The fun part of pen-testing is the actual pen-testing itself... The hard
part (and the most time consuming) is writing it all down and documenting
the findings.

In my experience the day-to-day of the pen-tester experience can be summed
up pretty easily: "10 minutes of thrills followed by 10 hours of utter
boredom."

Hope that helps.


--
Erin Carroll
Moderator
SecurityFocus pen-test list
"Do Not Taunt Happy-Fun Ball" 


-----Original Message-----
From: Paul Melson [mailto:pmelson () gmail com] 
Sent: Friday, July 28, 2006 12:28 PM
To: rahul.joshi2 () googlemail com
Cc: pen-test () securityfocus com
Subject: RE: What is being a pen tester really like?

-----Original Message-----
Subject: What is being a pen tester really like?

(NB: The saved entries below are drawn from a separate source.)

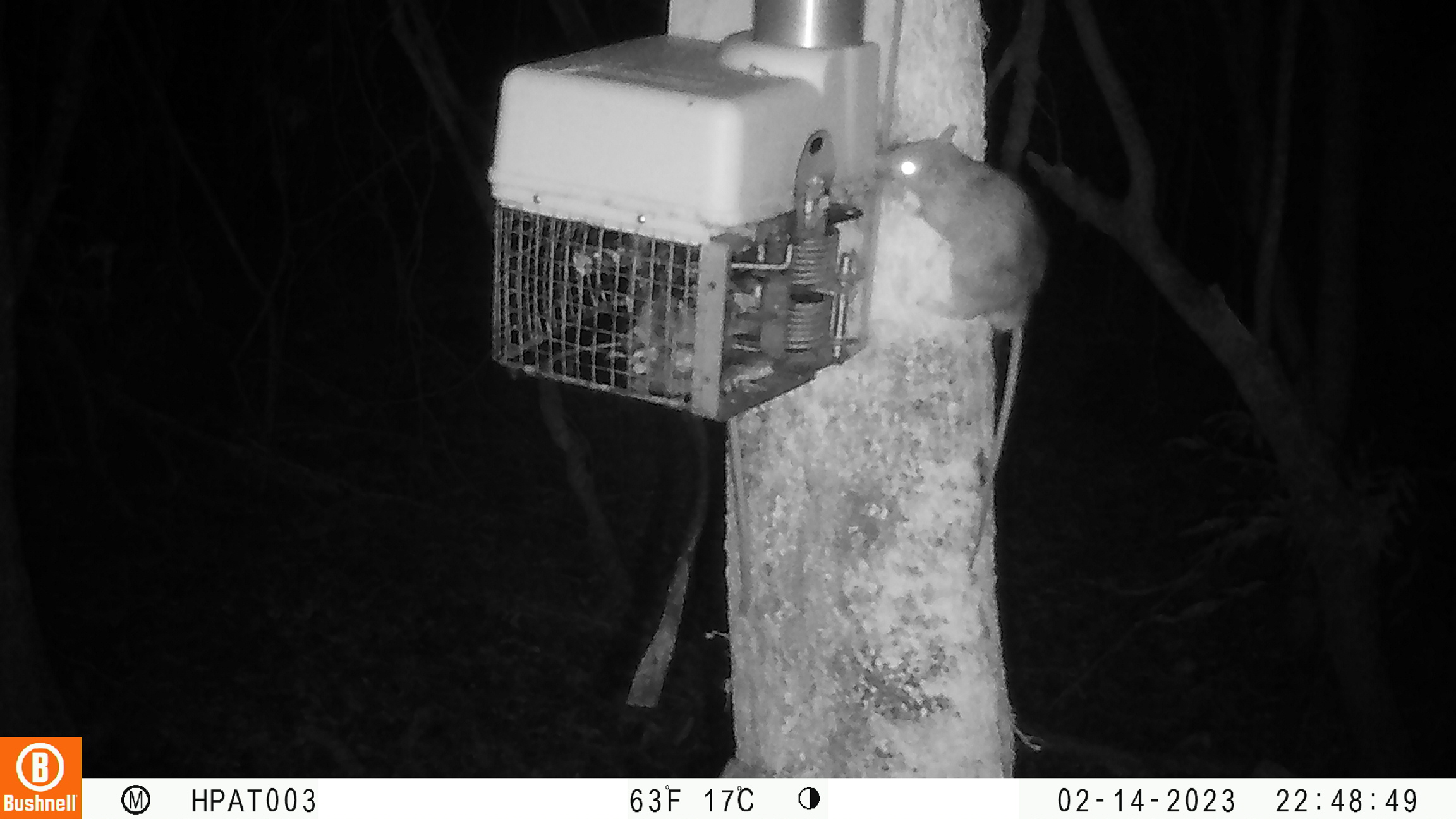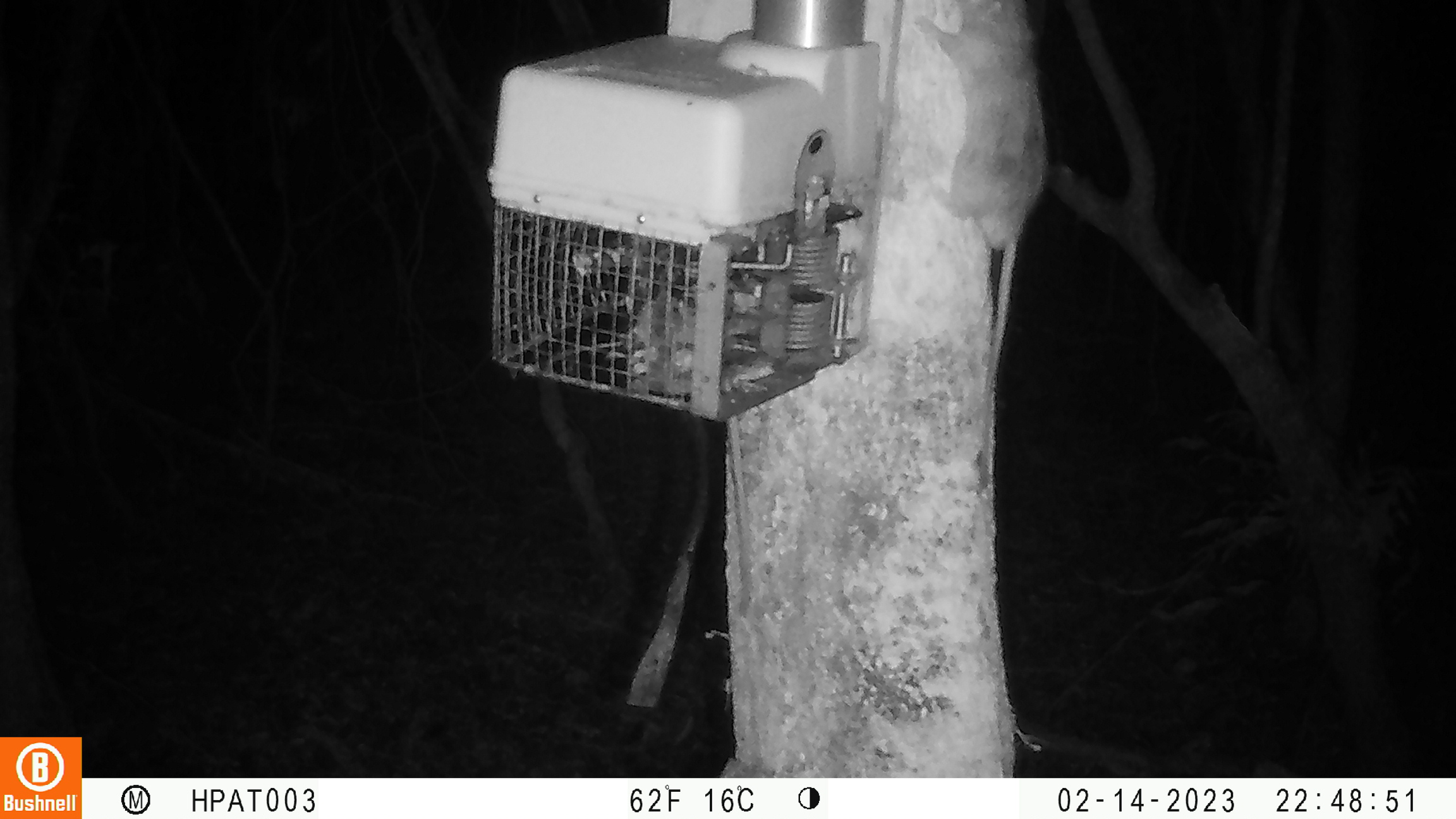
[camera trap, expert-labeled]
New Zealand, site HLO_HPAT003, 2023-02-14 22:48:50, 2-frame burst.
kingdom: Animalia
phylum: Chordata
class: Mammalia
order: Rodentia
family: Muridae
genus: Rattus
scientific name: Rattus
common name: rat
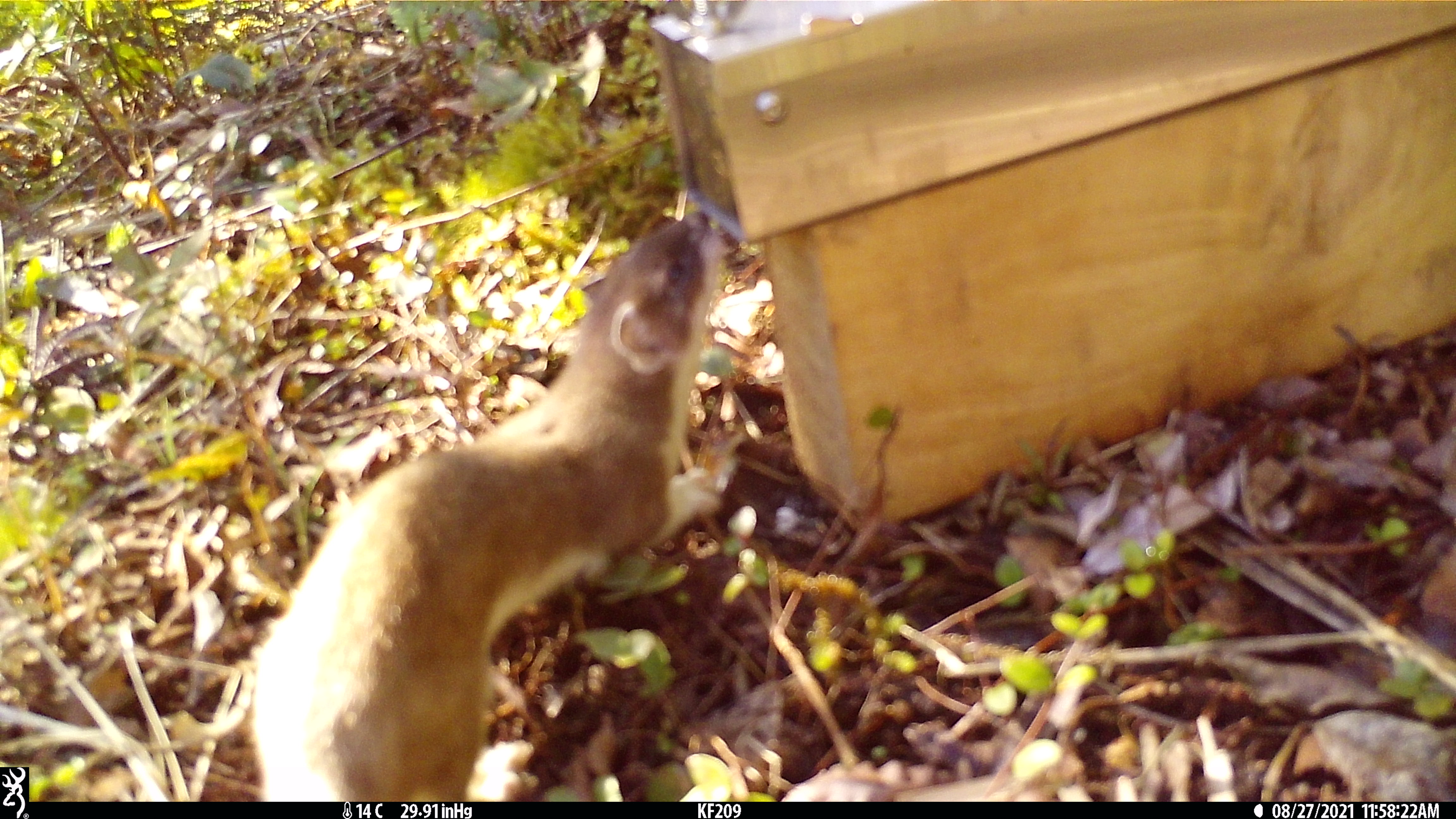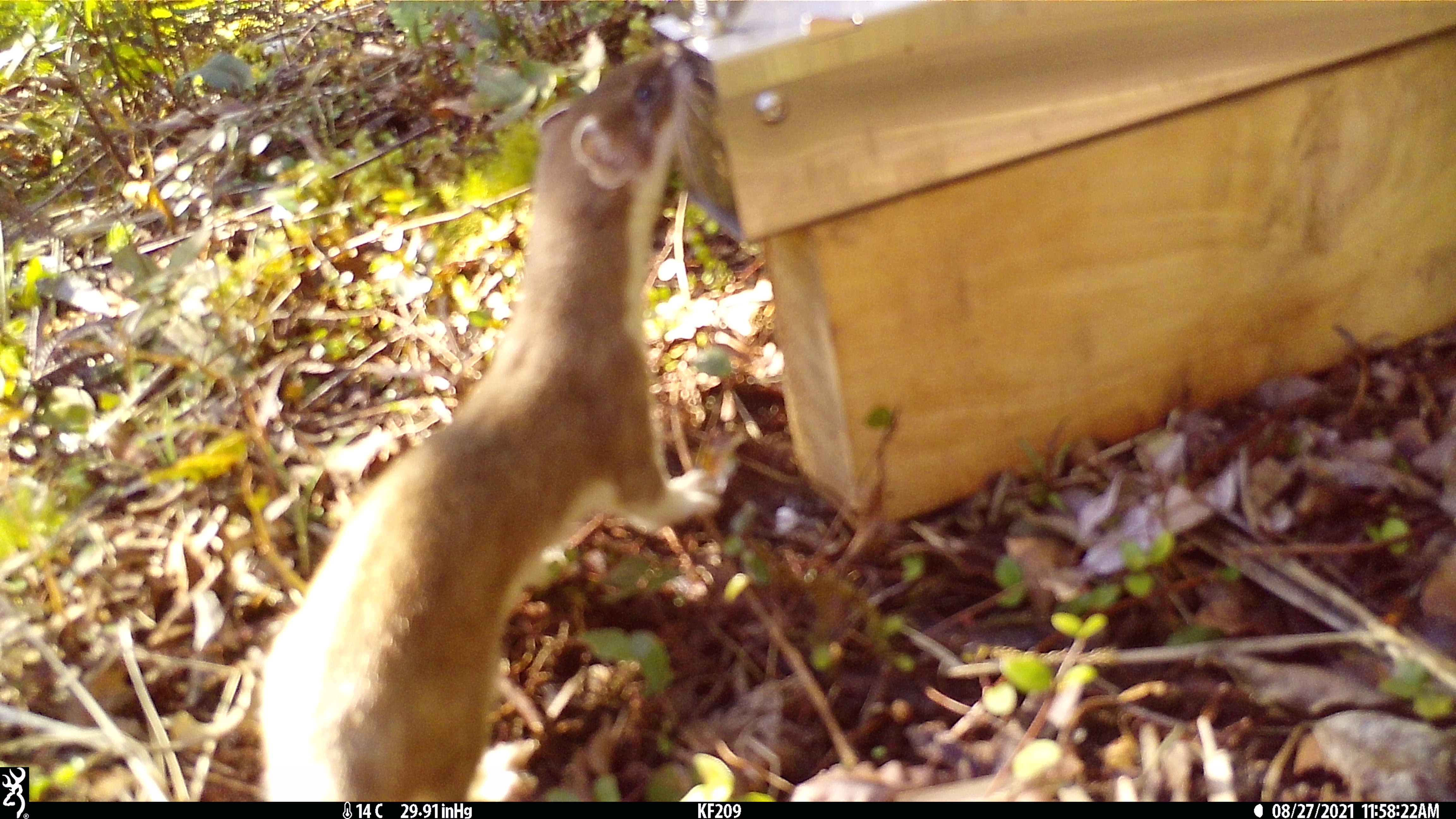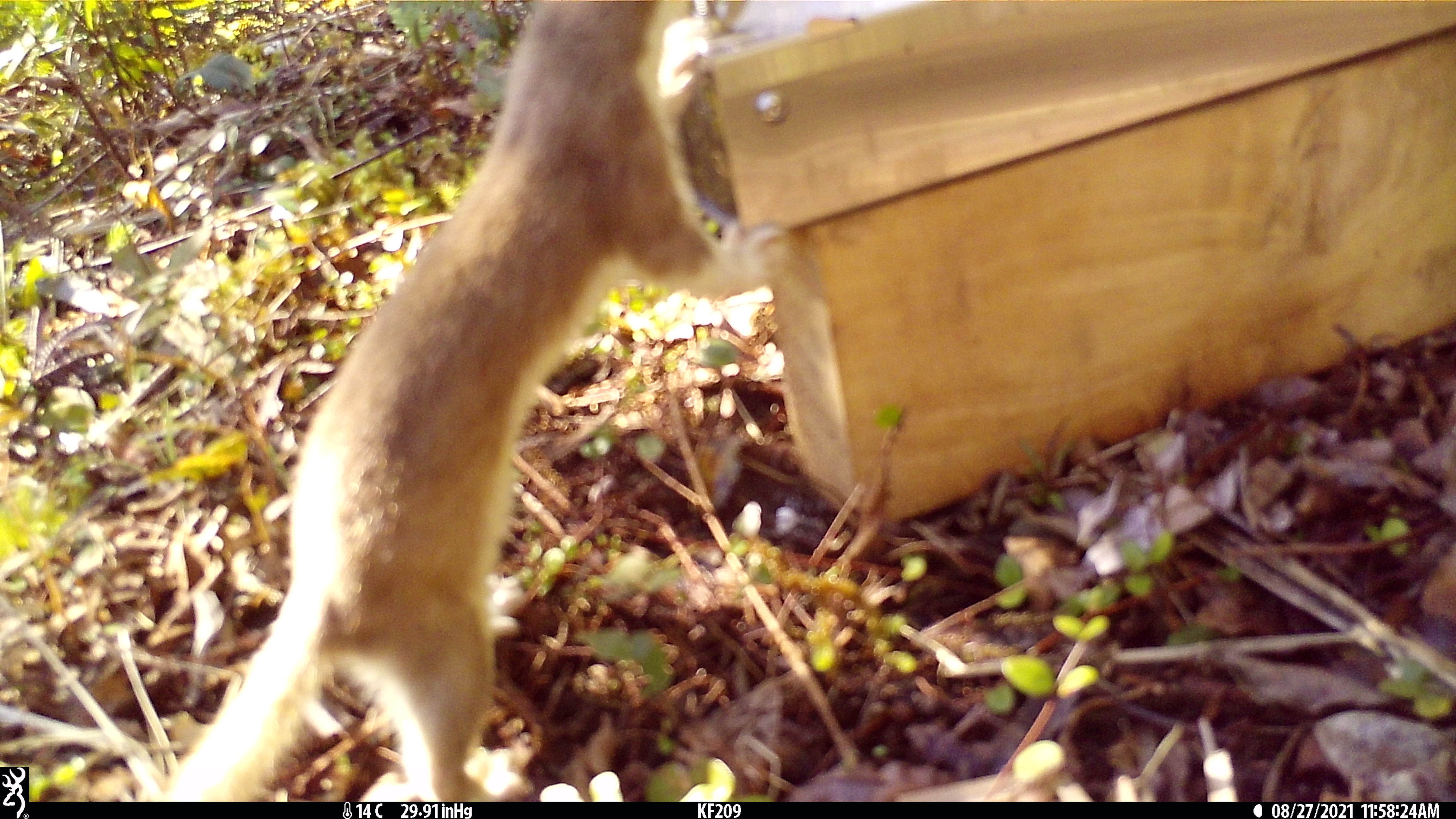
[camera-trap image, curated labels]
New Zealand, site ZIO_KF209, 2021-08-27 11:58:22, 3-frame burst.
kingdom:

rahul.joshi2 () googlemail com wrote:

I am currently a Java developer but I'm seriously thinking 
of changing
paths to 
a career in security and pen testing. 

What I would like to know is what is being a pen tester really like?

Despite what you may have heard, being a successful 
pen-tester (meaning, you get hired and make a living at it) 
is not very hard, nor does it require a lot of very deep 
technical skill.  What it really requires is good verbal and 
written communication skills, the ability to work well with 
clients, and the ability to explain security (even 
inaccurately) in terms of business value.  Do those things, 
and you can be successful.

The dirty truth about pen testers is that most of them have a 
handful of tools and scripts (like Nessus and Retina) and run 
them with the same configs against every customer and have 
the same canned recommendations based on the results that 
their tools spit out.  Hell, most vuln scanners spit out 
their own remediation recommendations for the pen tester to 
simply hand over to their customers.  Additionally, for a pen 
test to have the appearance of being successful, it only 
needs to find some of the vulnerabilities present on a 
network or in an application.  Unlike being a network 
engineer or an sysadmin where your work has to stand up to 
the 24/7 scrutiny of a live environment, being a pen tester 
means only needing to be right more often than you're wrong.  

Not to take away from the skills or experience of any 
individual pen testers out there.  There are some Mario 
Andretti's out there driving school busses, if I may.